Okay, I just set up a simple test project with a CMakeLists like this:

cmake_minimum_required(VERSION 3.20)
project(HomebrewClangTests)

set(CMAKE_CXX_STANDARD 17)

add_subdirectory(JUCE)

juce_add_gui_app(HomebrewClangTests VERSION 0.0.1)

target_sources(HomebrewClangTests PRIVATE  main.cpp)

target_link_libraries(HomebrewClangTests PRIVATE juce::juce_gui_extra)

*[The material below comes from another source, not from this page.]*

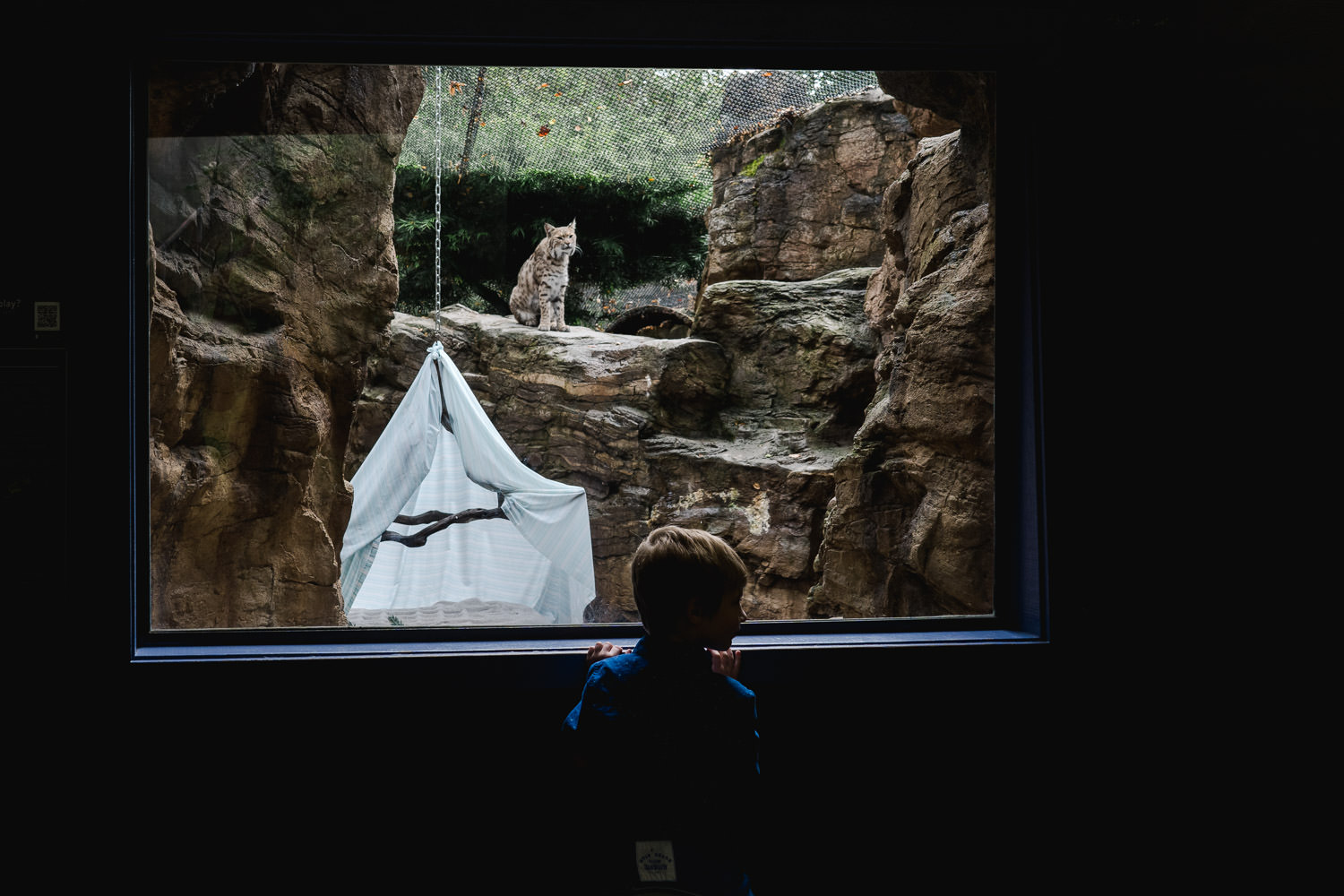 A little boy looks at a bobcat at the zoo.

And an main.cpp like this:

#include <juce_gui_extra/juce_gui_extra.h>

class AppleRemoteApp : public juce::JUCEApplication
{
public:
    class MainWindow : public juce::DocumentWindow, public juce::AppleRemoteDevice
    {
    public:
        MainWindow (juce::String name)  : DocumentWindow (name,
                                                          juce::Colours::lightgrey,
                                                          DocumentWindow::allButtons)
        {
            centreWithSize (300, 200);
            setUsingNativeTitleBar (true);
            setVisible (true);
            start (false);
        }

        void closeButtonPressed() override
        {
            juce::JUCEApplication::getInstance()->systemRequestedQuit();
            stop();
        }

        void buttonPressed(ButtonType, bool) override {}

    private:
        JUCE_DECLARE_NON_COPYABLE_WITH_LEAK_DETECTOR (MainWindow)
    };

    void initialise (const juce::String& commandLine) override
    {
        mainWindow.reset (new MainWindow (getApplicationName()));
    }

    void shutdown() override
    {
        mainWindow = nullptr;
    }

    const juce::String getApplicationName() override { return "clang test"; }

    const juce::String getApplicationVersion() override { return "0.0.1"; }

private:
    std::unique_ptr<MainWindow> mainWindow;
};

START_JUCE_APPLICATION (AppleRemoteApp)

It compiles and runs without any issues with the setup as described above. I deliberately made it inherit AppleRemoteDevice since the error reported in the topic you linked refers to that and checked out JUCE 6.1.3

Thanks for the data point.

For std::invoke_result I can’t see where we’d run into problems just removing the JUCE_CLANG clause. I’ve been through all the vanilla clang versions on Compiler Explorer and they all behave themselves, and Xcode 9 doesn’t understand -std=c++17 whereas Xcode 10 with -std=c++17 can find std::invoke_result in the standard library. Perhaps something else has changed, but it’s not clear what.